YOUR INSTRUCTIONS: Render every line of the records below as a JSON list of strings, one string per line, with blank lines omitted.
:: INFORMATION SHOWN
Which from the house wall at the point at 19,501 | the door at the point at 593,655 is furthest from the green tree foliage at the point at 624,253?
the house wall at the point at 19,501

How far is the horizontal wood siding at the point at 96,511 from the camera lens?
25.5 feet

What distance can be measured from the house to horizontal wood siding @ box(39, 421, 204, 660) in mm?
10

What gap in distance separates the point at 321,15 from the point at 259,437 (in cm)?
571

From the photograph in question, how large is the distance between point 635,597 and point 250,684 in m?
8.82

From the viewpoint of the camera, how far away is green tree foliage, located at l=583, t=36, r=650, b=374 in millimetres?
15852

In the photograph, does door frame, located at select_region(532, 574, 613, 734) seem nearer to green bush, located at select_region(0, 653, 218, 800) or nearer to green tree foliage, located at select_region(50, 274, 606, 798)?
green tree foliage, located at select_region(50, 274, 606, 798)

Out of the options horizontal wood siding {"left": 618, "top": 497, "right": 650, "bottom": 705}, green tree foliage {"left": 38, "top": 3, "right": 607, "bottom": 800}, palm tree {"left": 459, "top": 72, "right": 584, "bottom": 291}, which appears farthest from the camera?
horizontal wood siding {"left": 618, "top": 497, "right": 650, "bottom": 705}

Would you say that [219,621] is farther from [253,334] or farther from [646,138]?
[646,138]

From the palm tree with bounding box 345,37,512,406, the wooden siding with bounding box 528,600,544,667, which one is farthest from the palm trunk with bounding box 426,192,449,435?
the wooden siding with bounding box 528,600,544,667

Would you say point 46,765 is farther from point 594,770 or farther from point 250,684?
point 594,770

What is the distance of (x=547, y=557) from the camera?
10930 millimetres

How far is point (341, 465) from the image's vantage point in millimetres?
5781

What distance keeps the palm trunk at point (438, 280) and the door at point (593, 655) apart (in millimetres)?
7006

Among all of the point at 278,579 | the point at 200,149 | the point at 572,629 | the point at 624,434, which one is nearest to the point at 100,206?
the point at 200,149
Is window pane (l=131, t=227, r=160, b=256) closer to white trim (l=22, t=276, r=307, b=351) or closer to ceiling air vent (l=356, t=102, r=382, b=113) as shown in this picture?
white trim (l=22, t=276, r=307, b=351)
::::
EXERCISE RESULT:
[
  "Which from the house wall at the point at 19,501 | the door at the point at 593,655 is furthest from the green tree foliage at the point at 624,253?",
  "the house wall at the point at 19,501",
  "How far is the horizontal wood siding at the point at 96,511 from the camera lens?",
  "25.5 feet",
  "What distance can be measured from the house to horizontal wood siding @ box(39, 421, 204, 660) in mm?",
  "10",
  "What gap in distance separates the point at 321,15 from the point at 259,437 (in cm)?",
  "571",
  "From the photograph in question, how large is the distance between point 635,597 and point 250,684 in m?",
  "8.82",
  "From the viewpoint of the camera, how far away is green tree foliage, located at l=583, t=36, r=650, b=374 in millimetres?",
  "15852",
  "In the photograph, does door frame, located at select_region(532, 574, 613, 734) seem nearer to green bush, located at select_region(0, 653, 218, 800) or nearer to green tree foliage, located at select_region(50, 274, 606, 798)?",
  "green tree foliage, located at select_region(50, 274, 606, 798)",
  "Out of the options horizontal wood siding {\"left\": 618, \"top\": 497, \"right\": 650, \"bottom\": 705}, green tree foliage {\"left\": 38, \"top\": 3, \"right\": 607, \"bottom\": 800}, palm tree {\"left\": 459, \"top\": 72, \"right\": 584, \"bottom\": 291}, which appears farthest from the camera?",
  "horizontal wood siding {\"left\": 618, \"top\": 497, \"right\": 650, \"bottom\": 705}",
  "Would you say that [219,621] is farther from [253,334] or farther from [646,138]?",
  "[646,138]",
  "From the palm tree with bounding box 345,37,512,406, the wooden siding with bounding box 528,600,544,667, which one is farthest from the palm trunk with bounding box 426,192,449,435?",
  "the wooden siding with bounding box 528,600,544,667",
  "Would you say point 46,765 is farther from point 594,770 or farther from point 250,684?",
  "point 594,770",
  "What is the distance of (x=547, y=557) from the camera?",
  "10930 millimetres",
  "How far is point (341, 465) from the image's vantage point in millimetres?",
  "5781",
  "What distance keeps the palm trunk at point (438, 280) and the door at point (593, 655) apart (in millimetres)?",
  "7006",
  "Among all of the point at 278,579 | the point at 200,149 | the point at 572,629 | the point at 624,434, which one is nearest to the point at 100,206?",
  "the point at 200,149",
  "Is window pane (l=131, t=227, r=160, b=256) closer to white trim (l=22, t=276, r=307, b=351) or closer to ceiling air vent (l=356, t=102, r=382, b=113) as shown in this picture?",
  "white trim (l=22, t=276, r=307, b=351)"
]